## REQUIRED TASK
Resume the passage on the Bush administration's energy-industry ties, writing onward from its final sentence.

## EXCERPT
<<<<

Such speculation about long-term American motives is bolstered by the deep ties between senior Bush administration officials, including the president and vice president, and the energy industry.
Among the facts that raise eyebrows:
The president, vice president and national security adviser all claim a stunning pedigree. Bush is a former director of Harken Energy Corp.; Cheney served as chief executive officer of Halliburton Energy Services Corp.; and National Security Council Director Condoleezza Rice served on the board of directors of Chevron, which later named a super-tanker after her.
Financial disclosure forms reviewed by the Center for Public Integrity, a non-partisan watchdog group, report that the top 100 officials in the Bush administration have the majority of their personal investments, almost $150 million, in the traditional energy and natural resource sectors. For instance, Rice holds $225,000 worth of Chevron stock in a blind trust.
Cheney’s commission on energy policy, which submitted a report last year recommending that the United States “conduct an immediate policy review toward Iraq” that includes “military … assessments.”
Added to all this is a key geo-political fact of the post 9/11 world: America’s deep displeasure with Saudi Arabia, currently America’s largest oil supplier in the Middle East and the nation that, by and large, controls the world’s oil markets through its own enormous reserves and its lock on the internal politics of the oil cartel, OPEC — the Organization of Petroleum Exporting Countries.

>>>>

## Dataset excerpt
<<<<

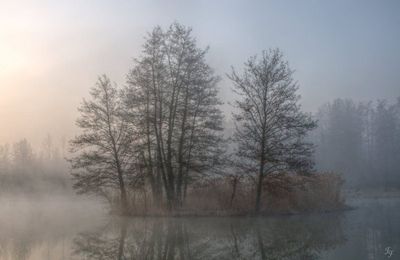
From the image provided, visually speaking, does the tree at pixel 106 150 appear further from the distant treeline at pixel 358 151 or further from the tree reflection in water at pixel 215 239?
the distant treeline at pixel 358 151

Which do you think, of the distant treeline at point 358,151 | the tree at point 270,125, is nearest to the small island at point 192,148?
the tree at point 270,125

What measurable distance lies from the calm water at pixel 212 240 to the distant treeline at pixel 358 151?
182 ft

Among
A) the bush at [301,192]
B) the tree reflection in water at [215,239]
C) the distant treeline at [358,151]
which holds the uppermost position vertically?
the distant treeline at [358,151]

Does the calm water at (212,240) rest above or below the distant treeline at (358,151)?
below

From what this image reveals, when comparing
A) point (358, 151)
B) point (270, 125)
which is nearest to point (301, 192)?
point (270, 125)

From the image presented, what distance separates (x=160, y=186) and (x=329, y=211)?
1193 cm

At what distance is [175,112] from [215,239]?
657 inches

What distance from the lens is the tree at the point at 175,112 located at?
34625mm

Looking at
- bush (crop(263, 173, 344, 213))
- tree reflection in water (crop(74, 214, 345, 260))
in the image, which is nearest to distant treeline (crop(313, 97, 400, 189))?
bush (crop(263, 173, 344, 213))

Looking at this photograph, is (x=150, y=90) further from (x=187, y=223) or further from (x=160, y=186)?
(x=187, y=223)

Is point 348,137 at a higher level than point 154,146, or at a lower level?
higher

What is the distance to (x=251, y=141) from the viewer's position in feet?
108

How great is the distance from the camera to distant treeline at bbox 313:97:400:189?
81.4 m

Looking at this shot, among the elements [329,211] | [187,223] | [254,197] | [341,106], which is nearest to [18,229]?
[187,223]
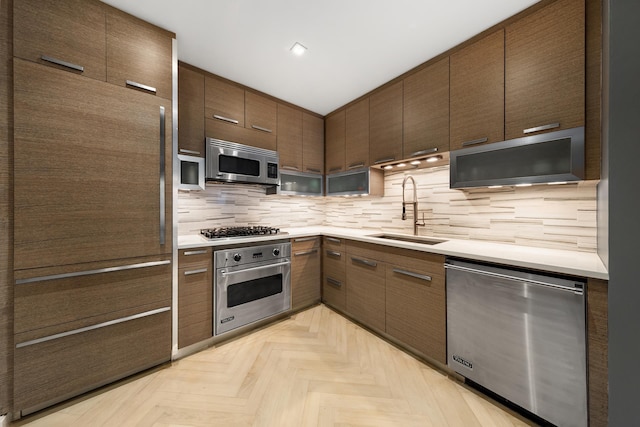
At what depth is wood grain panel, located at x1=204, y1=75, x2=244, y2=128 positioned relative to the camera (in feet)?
7.21

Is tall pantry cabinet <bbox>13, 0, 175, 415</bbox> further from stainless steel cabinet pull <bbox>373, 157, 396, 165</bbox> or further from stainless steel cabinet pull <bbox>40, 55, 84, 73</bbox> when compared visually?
stainless steel cabinet pull <bbox>373, 157, 396, 165</bbox>

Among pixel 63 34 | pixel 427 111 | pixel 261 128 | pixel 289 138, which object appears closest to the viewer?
pixel 63 34

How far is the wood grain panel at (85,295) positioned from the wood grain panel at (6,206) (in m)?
0.05

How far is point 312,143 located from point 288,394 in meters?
2.63

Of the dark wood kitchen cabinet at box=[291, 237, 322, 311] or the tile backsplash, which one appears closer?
the tile backsplash

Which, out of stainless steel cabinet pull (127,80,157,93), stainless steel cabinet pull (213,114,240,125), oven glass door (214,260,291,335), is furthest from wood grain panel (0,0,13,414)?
stainless steel cabinet pull (213,114,240,125)

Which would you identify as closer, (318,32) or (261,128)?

>>>>

## FINAL RESULT
Oh wait–someone did. That long quote is from the MSNBC article Oil after Saddam: All bets are in, published November 7, 2002, just over 4 months before the war started. Follow the link for even more detail, and see this page for links to all 5 articles in the series.
So, which is it? Did the US go to war to enrich the oil companies? Or did we do it because Bush and Cheney saw peak oil and the growing oil appetites of China and India looming far too soon for a comfortable transition away from oil, and took the only steps they could see to ensure a supply of oil to the US? (And let me remind everyone yet again of Matt Simmons’ exchange with Bush, in which Simmons asked him what he thought of his (Simmons’) writings and speeches about peak oil, and Bush told him to keep doing it.) Who said there has to be only one reason? Why isn’t it possible that Bush and Cheney saw a “need” to do the unthinkable to Save The Country, and if it meant vast profits for their friends in the oil business, well, that was just a bonus?
And couldn’t this be what Bush is referring to when he talks about being judged kindly by history? Could he really be saying, “Once peak oil has the world by the short hairs, Americans will be thankful I started this war and kept the Chinese from monopolizing Iraq’s oil”?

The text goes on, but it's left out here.